**** Excerpted data

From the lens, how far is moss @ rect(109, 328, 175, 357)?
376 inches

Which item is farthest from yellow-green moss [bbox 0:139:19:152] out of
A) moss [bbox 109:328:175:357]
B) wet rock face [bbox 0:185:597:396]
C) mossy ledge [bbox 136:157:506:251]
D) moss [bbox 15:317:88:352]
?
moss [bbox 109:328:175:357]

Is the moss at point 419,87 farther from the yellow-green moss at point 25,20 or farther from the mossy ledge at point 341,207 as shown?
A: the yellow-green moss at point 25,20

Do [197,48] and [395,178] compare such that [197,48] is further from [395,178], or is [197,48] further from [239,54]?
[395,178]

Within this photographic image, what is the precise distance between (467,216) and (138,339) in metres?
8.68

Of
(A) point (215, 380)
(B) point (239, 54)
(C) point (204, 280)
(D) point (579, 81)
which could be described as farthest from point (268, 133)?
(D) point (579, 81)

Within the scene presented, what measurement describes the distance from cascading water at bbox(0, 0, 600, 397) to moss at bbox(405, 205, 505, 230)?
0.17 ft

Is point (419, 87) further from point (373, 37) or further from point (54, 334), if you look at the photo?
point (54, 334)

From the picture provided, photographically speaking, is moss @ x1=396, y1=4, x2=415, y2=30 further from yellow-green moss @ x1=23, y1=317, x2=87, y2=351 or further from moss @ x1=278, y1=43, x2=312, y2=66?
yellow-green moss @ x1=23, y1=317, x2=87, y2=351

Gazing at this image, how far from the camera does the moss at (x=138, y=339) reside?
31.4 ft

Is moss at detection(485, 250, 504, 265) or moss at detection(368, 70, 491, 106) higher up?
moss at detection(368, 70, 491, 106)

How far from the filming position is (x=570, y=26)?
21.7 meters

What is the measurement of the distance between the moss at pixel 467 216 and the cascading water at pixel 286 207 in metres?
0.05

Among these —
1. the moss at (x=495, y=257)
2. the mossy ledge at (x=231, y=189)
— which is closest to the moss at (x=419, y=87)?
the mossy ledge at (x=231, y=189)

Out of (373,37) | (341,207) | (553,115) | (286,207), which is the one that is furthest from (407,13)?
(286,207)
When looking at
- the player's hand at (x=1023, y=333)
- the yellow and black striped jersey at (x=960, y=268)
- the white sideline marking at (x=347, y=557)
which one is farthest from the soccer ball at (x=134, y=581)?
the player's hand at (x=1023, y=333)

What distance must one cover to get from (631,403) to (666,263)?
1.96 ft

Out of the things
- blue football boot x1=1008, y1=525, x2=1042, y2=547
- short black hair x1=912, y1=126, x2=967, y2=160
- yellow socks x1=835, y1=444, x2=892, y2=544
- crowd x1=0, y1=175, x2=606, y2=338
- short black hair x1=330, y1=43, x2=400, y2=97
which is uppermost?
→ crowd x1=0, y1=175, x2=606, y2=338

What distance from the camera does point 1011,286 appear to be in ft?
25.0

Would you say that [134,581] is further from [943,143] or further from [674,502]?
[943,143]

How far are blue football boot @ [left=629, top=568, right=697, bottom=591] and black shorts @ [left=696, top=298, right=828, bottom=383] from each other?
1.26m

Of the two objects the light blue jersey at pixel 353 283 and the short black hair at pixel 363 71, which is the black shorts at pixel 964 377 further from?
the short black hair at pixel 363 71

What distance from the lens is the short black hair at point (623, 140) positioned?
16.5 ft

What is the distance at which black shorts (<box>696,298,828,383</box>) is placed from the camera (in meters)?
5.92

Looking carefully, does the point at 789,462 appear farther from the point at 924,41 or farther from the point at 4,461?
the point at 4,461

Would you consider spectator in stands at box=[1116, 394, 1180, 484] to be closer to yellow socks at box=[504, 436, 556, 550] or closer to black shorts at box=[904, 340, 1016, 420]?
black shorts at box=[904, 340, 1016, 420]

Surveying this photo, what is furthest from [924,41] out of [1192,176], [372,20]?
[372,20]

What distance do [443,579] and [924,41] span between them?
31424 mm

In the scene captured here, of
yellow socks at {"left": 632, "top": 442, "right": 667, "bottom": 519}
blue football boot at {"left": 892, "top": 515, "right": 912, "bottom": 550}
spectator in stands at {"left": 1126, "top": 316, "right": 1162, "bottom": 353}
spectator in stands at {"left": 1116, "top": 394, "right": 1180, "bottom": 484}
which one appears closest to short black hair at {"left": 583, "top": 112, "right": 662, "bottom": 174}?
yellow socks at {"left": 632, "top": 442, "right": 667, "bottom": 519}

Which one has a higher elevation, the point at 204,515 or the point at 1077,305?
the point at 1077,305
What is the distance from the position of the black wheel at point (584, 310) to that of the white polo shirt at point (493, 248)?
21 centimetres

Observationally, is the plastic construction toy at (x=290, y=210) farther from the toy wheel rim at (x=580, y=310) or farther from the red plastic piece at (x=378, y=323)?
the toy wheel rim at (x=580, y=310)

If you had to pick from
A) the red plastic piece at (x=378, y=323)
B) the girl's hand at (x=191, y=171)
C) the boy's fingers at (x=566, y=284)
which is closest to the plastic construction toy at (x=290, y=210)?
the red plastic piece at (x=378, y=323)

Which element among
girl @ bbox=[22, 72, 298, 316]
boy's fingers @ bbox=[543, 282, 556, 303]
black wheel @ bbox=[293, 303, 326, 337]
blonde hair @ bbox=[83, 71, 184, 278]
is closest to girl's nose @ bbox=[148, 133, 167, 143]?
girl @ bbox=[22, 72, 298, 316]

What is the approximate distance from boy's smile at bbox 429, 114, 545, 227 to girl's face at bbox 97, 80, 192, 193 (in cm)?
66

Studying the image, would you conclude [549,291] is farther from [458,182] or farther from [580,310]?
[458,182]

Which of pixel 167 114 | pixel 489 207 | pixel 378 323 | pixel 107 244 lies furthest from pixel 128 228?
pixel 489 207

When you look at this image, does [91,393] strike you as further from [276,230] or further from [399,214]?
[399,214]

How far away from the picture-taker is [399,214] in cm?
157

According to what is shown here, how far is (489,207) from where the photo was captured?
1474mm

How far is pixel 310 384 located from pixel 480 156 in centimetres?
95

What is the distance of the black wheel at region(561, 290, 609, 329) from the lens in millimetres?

********

What is needed. Please reproduce each line exactly as written.

Answer for this exercise.
From the lens, how far is moss @ rect(109, 328, 175, 357)?
376 inches

Which item is farthest from yellow-green moss [bbox 0:139:19:152] out of
A) moss [bbox 109:328:175:357]
B) wet rock face [bbox 0:185:597:396]
C) mossy ledge [bbox 136:157:506:251]
D) moss [bbox 15:317:88:352]
?
moss [bbox 109:328:175:357]

Is the moss at point 419,87 farther from the yellow-green moss at point 25,20 or farther from the mossy ledge at point 341,207 as shown?
A: the yellow-green moss at point 25,20

Do [197,48] and [395,178] compare such that [197,48] is further from [395,178], or is [197,48] further from [239,54]?
[395,178]

Within this photographic image, what is the precise distance between (467,216) and (138,339) in metres?
8.68

Of
(A) point (215, 380)
(B) point (239, 54)
(C) point (204, 280)
(D) point (579, 81)
which could be described as farthest from point (268, 133)?
(D) point (579, 81)

Within the scene presented, what measurement describes the distance from cascading water at bbox(0, 0, 600, 397) to moss at bbox(405, 205, 505, 230)?
0.17 ft

Is point (419, 87) further from point (373, 37) or further from point (54, 334), if you look at the photo?
point (54, 334)

From the picture provided, photographically speaking, is moss @ x1=396, y1=4, x2=415, y2=30 further from yellow-green moss @ x1=23, y1=317, x2=87, y2=351 or further from moss @ x1=278, y1=43, x2=312, y2=66?
yellow-green moss @ x1=23, y1=317, x2=87, y2=351

Gazing at this image, how far from the camera does the moss at (x=138, y=339) reside?
31.4 ft

Is moss at detection(485, 250, 504, 265) or moss at detection(368, 70, 491, 106) higher up?
moss at detection(368, 70, 491, 106)

How far from the filming position is (x=570, y=26)?
21.7 meters

What is the measurement of the distance between the moss at pixel 467 216 and the cascading water at pixel 286 207 in metres?
0.05

Among these —
1. the moss at (x=495, y=257)
2. the mossy ledge at (x=231, y=189)
— which is closest to the moss at (x=419, y=87)?
the mossy ledge at (x=231, y=189)

Out of (373,37) | (341,207) | (553,115) | (286,207), which is the one that is furthest from (407,13)?
(286,207)
When looking at
- the player's hand at (x=1023, y=333)
- the yellow and black striped jersey at (x=960, y=268)
- the white sideline marking at (x=347, y=557)
which one is farthest from the soccer ball at (x=134, y=581)?
the player's hand at (x=1023, y=333)

What distance must one cover to get from (631,403) to (666,263)?
1.96 ft

Out of the things
- blue football boot x1=1008, y1=525, x2=1042, y2=547
- short black hair x1=912, y1=126, x2=967, y2=160
- yellow socks x1=835, y1=444, x2=892, y2=544
- crowd x1=0, y1=175, x2=606, y2=338
- short black hair x1=330, y1=43, x2=400, y2=97
which is uppermost?
→ crowd x1=0, y1=175, x2=606, y2=338

What distance from the camera does point 1011,286 appear to be in ft?
25.0

Would you say that [134,581] is further from [943,143] or further from [674,502]?
[943,143]

How far are blue football boot @ [left=629, top=568, right=697, bottom=591] and black shorts @ [left=696, top=298, right=828, bottom=383] from each other?
1.26m

Of the two objects the light blue jersey at pixel 353 283 and the short black hair at pixel 363 71, which is the black shorts at pixel 964 377 further from?
the short black hair at pixel 363 71

What distance from the lens is the short black hair at point (623, 140) positioned?
16.5 ft

What is the distance at which black shorts (<box>696,298,828,383</box>) is placed from the camera (in meters)?
5.92

Looking carefully, does the point at 789,462 appear farther from the point at 924,41 or farther from the point at 4,461?
the point at 4,461

Would you consider spectator in stands at box=[1116, 394, 1180, 484] to be closer to yellow socks at box=[504, 436, 556, 550] or closer to black shorts at box=[904, 340, 1016, 420]?
black shorts at box=[904, 340, 1016, 420]

Surveying this photo, what is furthest from [924,41] out of [1192,176], [372,20]?
[372,20]

What distance do [443,579] and [924,41] span between them?
31424 mm

In the scene captured here, of
yellow socks at {"left": 632, "top": 442, "right": 667, "bottom": 519}
blue football boot at {"left": 892, "top": 515, "right": 912, "bottom": 550}
spectator in stands at {"left": 1126, "top": 316, "right": 1162, "bottom": 353}
spectator in stands at {"left": 1116, "top": 394, "right": 1180, "bottom": 484}
which one appears closest to short black hair at {"left": 583, "top": 112, "right": 662, "bottom": 174}?
yellow socks at {"left": 632, "top": 442, "right": 667, "bottom": 519}

Which one has a higher elevation, the point at 204,515 or the point at 1077,305?
the point at 1077,305
What is the distance from the position of the black wheel at point (584, 310) to that of the white polo shirt at point (493, 248)?
21 centimetres

Observationally, is the plastic construction toy at (x=290, y=210) farther from the toy wheel rim at (x=580, y=310) or farther from the red plastic piece at (x=378, y=323)?
the toy wheel rim at (x=580, y=310)

If you had to pick from
A) the red plastic piece at (x=378, y=323)
B) the girl's hand at (x=191, y=171)
C) the boy's fingers at (x=566, y=284)
which is closest to the plastic construction toy at (x=290, y=210)?
the red plastic piece at (x=378, y=323)

Which element among
girl @ bbox=[22, 72, 298, 316]
boy's fingers @ bbox=[543, 282, 556, 303]
black wheel @ bbox=[293, 303, 326, 337]
blonde hair @ bbox=[83, 71, 184, 278]
is closest to girl's nose @ bbox=[148, 133, 167, 143]?
girl @ bbox=[22, 72, 298, 316]

What is the approximate distance from boy's smile at bbox 429, 114, 545, 227 to girl's face at bbox 97, 80, 192, 193 (in cm)?
66

Studying the image, would you conclude [549,291] is farther from [458,182] or farther from [580,310]?
[458,182]

Which of pixel 167 114 | pixel 489 207 | pixel 378 323 | pixel 107 244 lies furthest from pixel 128 228?
pixel 489 207

When you look at this image, does [91,393] strike you as further from [276,230] or further from [399,214]?
[399,214]

How far away from the picture-taker is [399,214] in cm?
157

According to what is shown here, how far is (489,207) from where the photo was captured?
1474mm

How far is pixel 310 384 located from pixel 480 156 in centimetres?
95

What is the distance of the black wheel at region(561, 290, 609, 329) from the lens in millimetres?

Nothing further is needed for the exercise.